Extrait du document:
En matière sociale, il est un signe auquel on reconnaît l'erreur des conceptions humaines. C'est quand il serait impossible de les réaliser sans attenter aux droits de la justice et de la liberté. Or, ce signe, tous les socialismes le portent, celui de la chaire non moins que les autres. Parmi les modes d'organisation, les arrangements sociaux qu'il propose, vainement en chercherait-on un qui ne frappe par des surcharges d'impôt et par des restrictions à quelques-uns de leurs moyens de s'enrichir la liberté des personnes et ne commette à leur égard de véritables iniquités.

Données fournies:
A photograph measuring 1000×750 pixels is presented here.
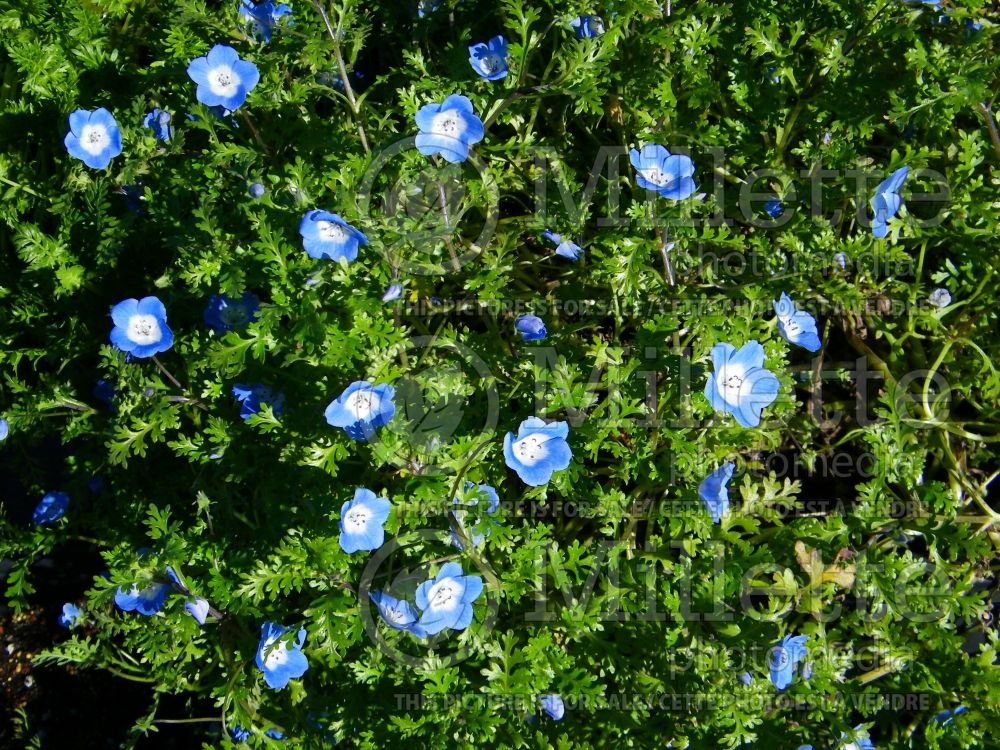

Consignes:
a – Relevez dans l'extrait sur les socialismes chaque mot qui contient une apostrophe, dans l'ordre du texte.
b – Recopiez le passage de l'extrait sur les socialismes qui commence par les mots où figure « En matière sociale, il » et s'achève sur « de véritables iniquités. ».

Corrigés:
a – l'erreur, C'est, d'organisation, qu'il, d'impôt, s'enrichir

b –
En matière sociale, il est un signe auquel on reconnaît l'erreur des conceptions humaines. C'est quand il serait impossible de les réaliser sans attenter aux droits de la justice et de la liberté. Or, ce signe, tous les socialismes le portent, celui de la chaire non moins que les autres. Parmi les modes d'organisation, les arrangements sociaux qu'il propose, vainement en chercherait-on un qui ne frappe par des surcharges d'impôt et par des restrictions à quelques-uns de leurs moyens de s'enrichir la liberté des personnes et ne commette à leur égard de véritables iniquités.